Excerpt provided ▸
%%

The sound of a noisy Chicago restaurant during the breakfast rush — the clang of plates and silverware and the clamor of many voices — was the crucial test of new hearing-aid technology in a study conducted by School of Medicine researchers. The study showed that the hearing aids worked well in a noisy environment — the most challenging test for a hearing aid.
But the patients wearing the devices didn’t go to Chicago to participate in the test. Instead, the restaurant — or at least its sounds — came to the clinic of Michael Valente, Ph.D., director of the Division of Adult Audiology in the Department of Otolaryngology.
“We have a sound room set up to be an exact duplication of being in a loud restaurant,” said Valente, who has a joint appointment in the Program in Audiology and Communication Sciences (PACS), a division of the Central Institute for the Deaf at the School of Medicine. “It’s real restaurant noise, and it allows us to realistically test hearing aids. One of the most common complaints I hear from people who wear hearing aids is that they have stopped going to restaurants because they can’t communicate. So we are testing hearing-aid technology that might better help people hear in noisy places.”

%%

Required work ▸
1. In the hearing-aid study passage, what common complaint does Valente hear from people who wear hearing aids?
2. Sum up the hearing-aid study passage in two sentences.
The data that comes next is from a different source than the hearing-aid study passage.

Recorded information ▸
%%

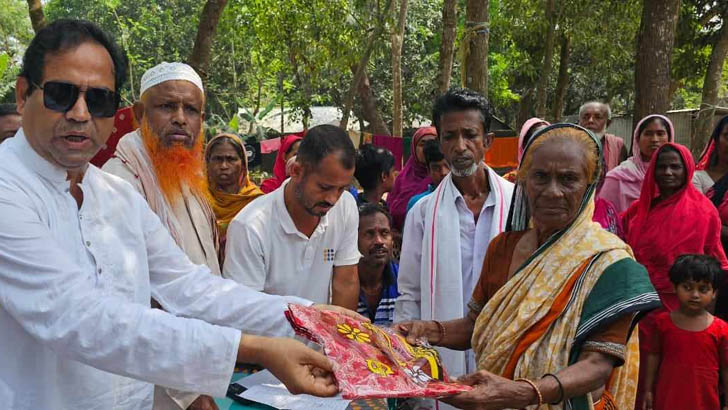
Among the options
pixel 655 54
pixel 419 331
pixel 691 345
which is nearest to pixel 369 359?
pixel 419 331

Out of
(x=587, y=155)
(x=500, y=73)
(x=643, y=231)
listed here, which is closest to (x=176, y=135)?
(x=587, y=155)

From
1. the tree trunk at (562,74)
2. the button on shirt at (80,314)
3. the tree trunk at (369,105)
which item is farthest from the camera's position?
the tree trunk at (562,74)

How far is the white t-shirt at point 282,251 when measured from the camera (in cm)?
329

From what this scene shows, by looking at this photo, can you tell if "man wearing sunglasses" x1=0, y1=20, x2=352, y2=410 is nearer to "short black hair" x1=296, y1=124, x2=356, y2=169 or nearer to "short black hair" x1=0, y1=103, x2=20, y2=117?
"short black hair" x1=296, y1=124, x2=356, y2=169

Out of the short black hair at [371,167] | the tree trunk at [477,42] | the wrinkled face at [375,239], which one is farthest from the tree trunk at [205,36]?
the wrinkled face at [375,239]

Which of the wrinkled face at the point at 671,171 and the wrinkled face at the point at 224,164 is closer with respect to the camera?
the wrinkled face at the point at 671,171

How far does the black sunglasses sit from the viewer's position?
77.0 inches

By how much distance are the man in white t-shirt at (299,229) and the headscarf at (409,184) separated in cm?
225

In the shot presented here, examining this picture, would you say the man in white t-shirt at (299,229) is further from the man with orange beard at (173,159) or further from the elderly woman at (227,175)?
the elderly woman at (227,175)

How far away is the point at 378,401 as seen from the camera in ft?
9.18

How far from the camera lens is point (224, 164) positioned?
5445 millimetres

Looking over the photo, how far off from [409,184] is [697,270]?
243cm

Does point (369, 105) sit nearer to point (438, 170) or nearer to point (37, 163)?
point (438, 170)

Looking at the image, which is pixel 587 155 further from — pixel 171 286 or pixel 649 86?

%%

Answers for the exercise ▸
1. They have stopped going to restaurants because they can't communicate.

2. School of Medicine researchers tested new hearing-aid technology using the noise of a busy Chicago restaurant at breakfast, and the hearing aids worked well in that noisy setting. Instead of going to Chicago, patients were tested in Michael Valente's clinic, in a sound room set up to duplicate a loud restaurant with real restaurant noise.